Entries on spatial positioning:

•••••

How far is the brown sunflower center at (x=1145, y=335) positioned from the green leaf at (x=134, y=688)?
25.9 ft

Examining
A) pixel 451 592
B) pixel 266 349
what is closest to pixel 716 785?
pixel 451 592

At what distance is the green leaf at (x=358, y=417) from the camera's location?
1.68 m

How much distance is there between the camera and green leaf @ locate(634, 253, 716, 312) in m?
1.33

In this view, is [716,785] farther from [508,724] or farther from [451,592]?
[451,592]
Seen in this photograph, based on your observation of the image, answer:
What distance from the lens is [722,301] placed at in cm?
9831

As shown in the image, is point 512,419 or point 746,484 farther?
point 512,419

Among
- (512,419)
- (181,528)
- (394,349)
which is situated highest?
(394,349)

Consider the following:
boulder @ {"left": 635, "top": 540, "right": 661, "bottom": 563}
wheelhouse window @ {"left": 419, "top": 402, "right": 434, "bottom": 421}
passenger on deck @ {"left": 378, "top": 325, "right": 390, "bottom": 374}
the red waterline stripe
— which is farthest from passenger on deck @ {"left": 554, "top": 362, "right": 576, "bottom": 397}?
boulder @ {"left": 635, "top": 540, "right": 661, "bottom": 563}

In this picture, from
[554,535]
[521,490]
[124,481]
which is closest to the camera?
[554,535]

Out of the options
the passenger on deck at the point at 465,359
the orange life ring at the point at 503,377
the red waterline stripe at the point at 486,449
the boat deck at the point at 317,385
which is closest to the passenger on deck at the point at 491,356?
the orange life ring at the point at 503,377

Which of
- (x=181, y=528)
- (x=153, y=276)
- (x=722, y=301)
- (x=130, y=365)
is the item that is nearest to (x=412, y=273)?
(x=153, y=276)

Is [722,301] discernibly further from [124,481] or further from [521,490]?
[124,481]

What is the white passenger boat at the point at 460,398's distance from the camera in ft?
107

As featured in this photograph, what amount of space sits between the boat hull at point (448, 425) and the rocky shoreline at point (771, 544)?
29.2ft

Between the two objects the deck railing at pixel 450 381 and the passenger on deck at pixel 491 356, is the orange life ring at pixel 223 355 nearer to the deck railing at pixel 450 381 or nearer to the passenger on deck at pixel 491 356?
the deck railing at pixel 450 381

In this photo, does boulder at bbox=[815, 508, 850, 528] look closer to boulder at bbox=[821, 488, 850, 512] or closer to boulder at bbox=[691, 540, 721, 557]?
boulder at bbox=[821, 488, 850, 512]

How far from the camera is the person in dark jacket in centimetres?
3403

•••••

WORK INSTRUCTIONS. Starting with the line that contains "Out of the options", repeat each line through the last one exactly as it appears. Include both ends and nothing more.

ANSWER TO THE EXERCISE.
Out of the options
the passenger on deck at the point at 465,359
the orange life ring at the point at 503,377
the red waterline stripe at the point at 486,449
the boat deck at the point at 317,385
which is closest to the passenger on deck at the point at 491,356?
the orange life ring at the point at 503,377

Which of
- (x=181, y=528)
- (x=153, y=276)
- (x=722, y=301)
- (x=130, y=365)
is the item that is nearest to (x=412, y=273)?
(x=153, y=276)

Is [722,301] discernibly further from [124,481] or further from [521,490]?
[124,481]

What is the white passenger boat at the point at 460,398's distance from the camera in ft?
107

As featured in this photograph, what amount of space sits between the boat hull at point (448, 425) and the rocky shoreline at point (771, 544)?
29.2ft

Between the two objects the deck railing at pixel 450 381 and the passenger on deck at pixel 491 356, is the orange life ring at pixel 223 355 nearer to the deck railing at pixel 450 381 or nearer to the passenger on deck at pixel 491 356?
the deck railing at pixel 450 381

In this photo, does boulder at bbox=[815, 508, 850, 528] look closer to boulder at bbox=[821, 488, 850, 512] or closer to boulder at bbox=[691, 540, 721, 557]?
boulder at bbox=[821, 488, 850, 512]

How far from the camera is the person in dark jacket in centimetres?
3403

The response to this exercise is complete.